*TEKS BACAAN:*
Pertama, Al-Qur’an mengajarkan untuk bermusyawarah. Hal ini tercantum jelas dalam Surat Al-Syu’ara ayat 38.

وَالَّذِينَ اسْتَجَابُوا لِرَبِّهِمْ وَأَقَامُوا الصَّلَاةَ وَأَمْرُهُمْ شُورَىٰ بَيْنَهُمْ وَمِمَّا رَزَقْنَاهُمْ يُنْفِقُونَ

Artinya, “Dan (bagi) orang-orang yang menerima (mematuhi) seruan Tuhannya dan mendirikan shalat, sedang urusan mereka (diputuskan) dengan musyawarah antara mereka; dan mereka menafkahkan sebagian dari rezeki yang Kami berikan kepada mereka.”

Jika memang benar bahwa Allah SWT menolak hukum yang dibuat oleh manusia, maka Allah SWT tidak mungkin memerintahkan manusia untuk bermusyawarah yang tujuannya adalah membuat keputusan atau produk hukum.

Di sisi lain, Al-Qur’an juga mengajarkan untuk selalu menepati perjanjian yang dilakukan. Bahkan Rasulullah sendiri melakukan beberapa perjanjian, di antaranya perjanjian Hudaibiyah, perjanjian Fathu Makkah, dan Piagam Madinah.

*DAFTAR TUGAS:*
[A] Menurut teks tentang musyawarah dalam Al-Qur'an, perjanjian apa saja yang pernah dilakukan Rasulullah?
[B] Tulis kelanjutan teks tentang musyawarah dalam Al-Qur'an, dimulai sesudah kalimat terakhirnya.
Baris-baris berikut adalah bahan tersendiri yang tidak berkaitan dengan teks tentang musyawarah dalam Al-Qur'an.

Data relasi spasial:
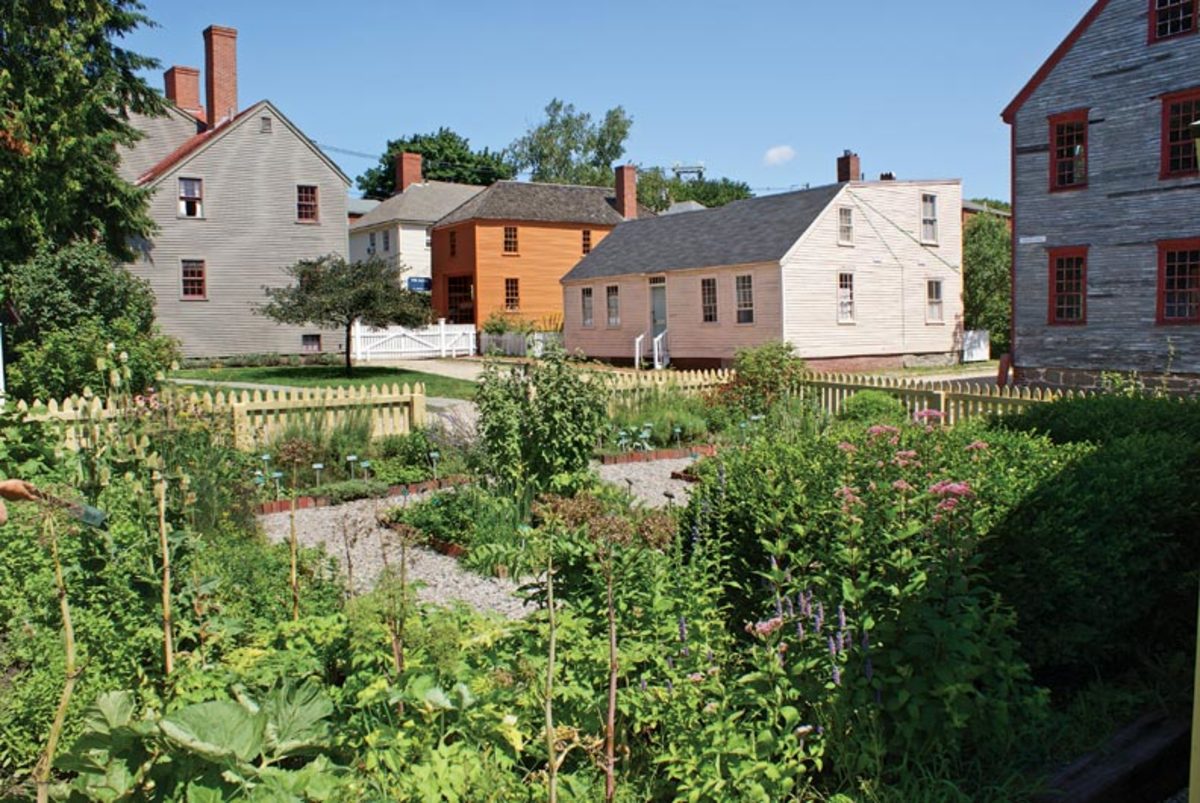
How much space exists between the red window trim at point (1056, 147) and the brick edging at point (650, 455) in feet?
50.8

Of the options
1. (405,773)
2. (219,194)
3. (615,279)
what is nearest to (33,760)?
(405,773)

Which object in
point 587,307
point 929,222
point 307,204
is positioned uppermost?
point 307,204

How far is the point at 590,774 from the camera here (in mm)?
3496

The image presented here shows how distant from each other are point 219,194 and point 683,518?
35333mm

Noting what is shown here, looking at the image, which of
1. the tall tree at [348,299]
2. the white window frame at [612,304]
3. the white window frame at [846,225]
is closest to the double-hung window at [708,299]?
the white window frame at [846,225]

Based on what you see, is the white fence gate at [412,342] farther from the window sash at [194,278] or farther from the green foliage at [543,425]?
the green foliage at [543,425]

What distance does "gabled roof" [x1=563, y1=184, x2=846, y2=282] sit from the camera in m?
30.5

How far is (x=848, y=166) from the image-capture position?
1448 inches

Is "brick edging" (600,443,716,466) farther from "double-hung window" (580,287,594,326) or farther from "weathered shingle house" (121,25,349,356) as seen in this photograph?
"weathered shingle house" (121,25,349,356)

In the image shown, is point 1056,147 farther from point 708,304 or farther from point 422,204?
point 422,204

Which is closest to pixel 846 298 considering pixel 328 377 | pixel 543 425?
pixel 328 377

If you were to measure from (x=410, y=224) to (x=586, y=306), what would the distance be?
16.9 metres

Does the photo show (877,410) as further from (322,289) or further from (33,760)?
(322,289)

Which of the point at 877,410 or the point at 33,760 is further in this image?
the point at 877,410
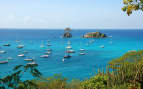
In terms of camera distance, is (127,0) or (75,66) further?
(75,66)

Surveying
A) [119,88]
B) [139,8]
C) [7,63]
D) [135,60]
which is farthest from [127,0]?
[7,63]

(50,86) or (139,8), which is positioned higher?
(139,8)

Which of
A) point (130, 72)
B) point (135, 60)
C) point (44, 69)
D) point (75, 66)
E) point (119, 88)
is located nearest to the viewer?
point (119, 88)

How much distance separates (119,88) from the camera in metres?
16.8

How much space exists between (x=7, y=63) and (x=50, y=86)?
40609 mm

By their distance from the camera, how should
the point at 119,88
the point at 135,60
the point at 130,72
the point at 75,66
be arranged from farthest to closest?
the point at 75,66, the point at 135,60, the point at 130,72, the point at 119,88

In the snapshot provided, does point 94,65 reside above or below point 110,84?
below

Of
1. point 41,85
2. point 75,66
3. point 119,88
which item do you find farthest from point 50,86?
point 75,66

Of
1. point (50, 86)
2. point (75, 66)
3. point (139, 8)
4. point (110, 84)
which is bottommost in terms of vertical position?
point (75, 66)

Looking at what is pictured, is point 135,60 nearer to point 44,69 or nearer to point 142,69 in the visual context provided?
point 142,69

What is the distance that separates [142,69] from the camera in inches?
897

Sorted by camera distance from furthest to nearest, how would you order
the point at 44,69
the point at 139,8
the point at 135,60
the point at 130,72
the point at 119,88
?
1. the point at 44,69
2. the point at 135,60
3. the point at 130,72
4. the point at 119,88
5. the point at 139,8

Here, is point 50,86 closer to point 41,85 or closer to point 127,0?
point 41,85

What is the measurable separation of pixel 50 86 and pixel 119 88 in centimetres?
947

*HASIL PER TUGAS:*
[A] Perjanjian Hudaibiyah, perjanjian Fathu Makkah, dan Piagam Madinah.

[B]
Jika hukum manusia adalah syirik, maka tentu hasil dari perjanjian-perjanjian Rasulullah SAW tersebut akan ditentang oleh Allah SWT sebagaimana disebutkan dalam Surat Al-Baqarah ayat 177:

وَالْمُوفُونَ بِعَهْدِهِمْ إِذَا عَاهَدُوا ۖ

Artinya, “Orang-orang yang menepati janjinya apabila ia berjanji,” (Surat Al-Baqarah ayat 177).

Oleh karena itu, syirik dalam konteks Surat Al-Kahfi di atas, sebenarnya bukan dalam konteks syirik pemerintahan atau sistem hukum yang diberlakukan di masyarakat, melainkan termasuk syirik dalam hal yang berkaitan dengan hal gaib, termasuk berapa lamanya waktu tidur ashabul kahfi sebagai bagian dari kekuasaan Allah SWT. Wallahu a’lam.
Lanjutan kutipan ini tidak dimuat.